Suas previsões eram, no mínimo, inquie-tantes. O novo ciclo da seca nordestina que se anuncia, estimava ele em relatório encaminha-do a alguns dos mais importantes gabinetes do País, começará depois de 2005 e decretará o fim da era dos mananciais. Pelo que afirmava, ao cabo de tudo, só restariam ao Nordeste os 18 maiores açudes. Na Paraíba, afirma o documento, sobrará apenas o complexo Coremas/Mãe D’água. No Ceará, restarão os oito maiores e, em Pernambuco, nenhum.

O coronel Ferreira é voz ouvida no seu campo de atuação. Afinal, sempre falou com a autoridade de quem se fez respeitado nas mesas-redondas e simpósios mais importantes promovidos sobre o tema dentro e fora do Nordeste. Destacou-se, em tais oportunidades, entre os mais ferrenhos defensores da transposição de águas do São Francisco para o Semi-Árido.

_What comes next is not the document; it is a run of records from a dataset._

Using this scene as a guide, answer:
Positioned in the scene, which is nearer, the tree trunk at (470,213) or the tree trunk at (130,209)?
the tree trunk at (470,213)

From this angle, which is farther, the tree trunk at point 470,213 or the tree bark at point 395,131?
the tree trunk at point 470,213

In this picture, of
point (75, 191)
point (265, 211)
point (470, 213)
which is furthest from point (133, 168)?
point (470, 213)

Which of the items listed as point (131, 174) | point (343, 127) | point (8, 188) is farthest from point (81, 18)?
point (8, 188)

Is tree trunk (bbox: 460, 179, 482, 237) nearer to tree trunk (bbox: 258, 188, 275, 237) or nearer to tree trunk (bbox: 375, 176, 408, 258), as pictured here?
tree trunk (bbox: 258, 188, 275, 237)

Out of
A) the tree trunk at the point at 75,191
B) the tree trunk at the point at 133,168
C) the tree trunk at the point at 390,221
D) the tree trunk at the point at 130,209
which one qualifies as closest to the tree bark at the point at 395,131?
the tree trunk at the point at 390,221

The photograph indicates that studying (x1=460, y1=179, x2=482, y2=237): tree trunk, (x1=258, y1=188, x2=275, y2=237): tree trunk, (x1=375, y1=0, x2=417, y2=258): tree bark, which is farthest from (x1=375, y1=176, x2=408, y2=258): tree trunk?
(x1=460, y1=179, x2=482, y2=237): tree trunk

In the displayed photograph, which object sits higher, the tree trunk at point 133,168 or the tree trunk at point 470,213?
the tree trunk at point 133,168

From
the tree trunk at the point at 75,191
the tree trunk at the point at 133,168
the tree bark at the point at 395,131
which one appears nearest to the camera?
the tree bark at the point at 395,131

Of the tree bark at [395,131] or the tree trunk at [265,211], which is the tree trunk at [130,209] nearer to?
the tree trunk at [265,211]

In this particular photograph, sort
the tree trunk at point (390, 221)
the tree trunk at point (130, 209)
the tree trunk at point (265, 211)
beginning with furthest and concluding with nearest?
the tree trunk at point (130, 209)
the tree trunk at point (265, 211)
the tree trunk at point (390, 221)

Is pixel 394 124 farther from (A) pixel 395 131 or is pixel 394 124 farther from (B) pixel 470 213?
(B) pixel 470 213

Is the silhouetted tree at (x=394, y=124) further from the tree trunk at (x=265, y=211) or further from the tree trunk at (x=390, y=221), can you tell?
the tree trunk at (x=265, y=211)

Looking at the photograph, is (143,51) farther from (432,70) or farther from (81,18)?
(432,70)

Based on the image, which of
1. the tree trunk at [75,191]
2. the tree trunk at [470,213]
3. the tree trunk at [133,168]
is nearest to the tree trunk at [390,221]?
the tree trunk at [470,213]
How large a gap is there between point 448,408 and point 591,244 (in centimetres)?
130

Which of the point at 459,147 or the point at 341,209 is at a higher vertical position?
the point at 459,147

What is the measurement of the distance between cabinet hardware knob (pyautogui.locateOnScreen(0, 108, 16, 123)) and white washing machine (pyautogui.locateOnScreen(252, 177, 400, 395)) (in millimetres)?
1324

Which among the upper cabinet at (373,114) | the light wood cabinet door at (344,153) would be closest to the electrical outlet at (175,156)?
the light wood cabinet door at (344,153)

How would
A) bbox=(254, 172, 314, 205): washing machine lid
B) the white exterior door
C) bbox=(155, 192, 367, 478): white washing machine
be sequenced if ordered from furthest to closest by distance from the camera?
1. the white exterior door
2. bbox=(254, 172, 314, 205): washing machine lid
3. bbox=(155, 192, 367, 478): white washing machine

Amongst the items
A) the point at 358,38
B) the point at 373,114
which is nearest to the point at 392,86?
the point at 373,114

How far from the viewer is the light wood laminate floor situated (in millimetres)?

Em uma de suas costumeiras entrevistas, ele não deixava por menos: “A situação é tão crítica que poucas autoridades federais, esta-duais ou municipais conseguem avaliá-la com exatidão”. A seu ver, o ciclo da açudagem estará encerrado brevemente por aqui, de modo que, a partir de 2007, se fará um grande açude para matar outro.

Ao contrário de João, o Evangelista, o coronel não clamava sozinho no deserto. Tinha a companhia de muita gente entendida na matéria. É o caso da equipe técnica que produziu, em 1973, os estudos do Fundo das Nações Unidas para Alimentação sobre a crise de abastecimento no Século 21.

Segundo as previsões feitas há mais de 30 anos, a escassez de água potável decorrerá de uma soma de fatores que incluirão o crescimento populacional, a degradação do meio ambiente, a redução da pluviometria e o aumento do consumo. Se os técnicos estiverem certos - e poucos entendidos duvidam disso - a crise do petróleo será nada perto dos problemas que então já se avizinham.

Para o Nordeste brasileiro, o coronel Ferreira passou a defender, além da transposição do São Francisco, outra obra necessária à sobrevivência das capitais: o Aqueduto do Litoral para captação de água do rio, a jusante de Xingó.

Dessa vez, a exemplo do Evangelista, andou a pregar sem platéia.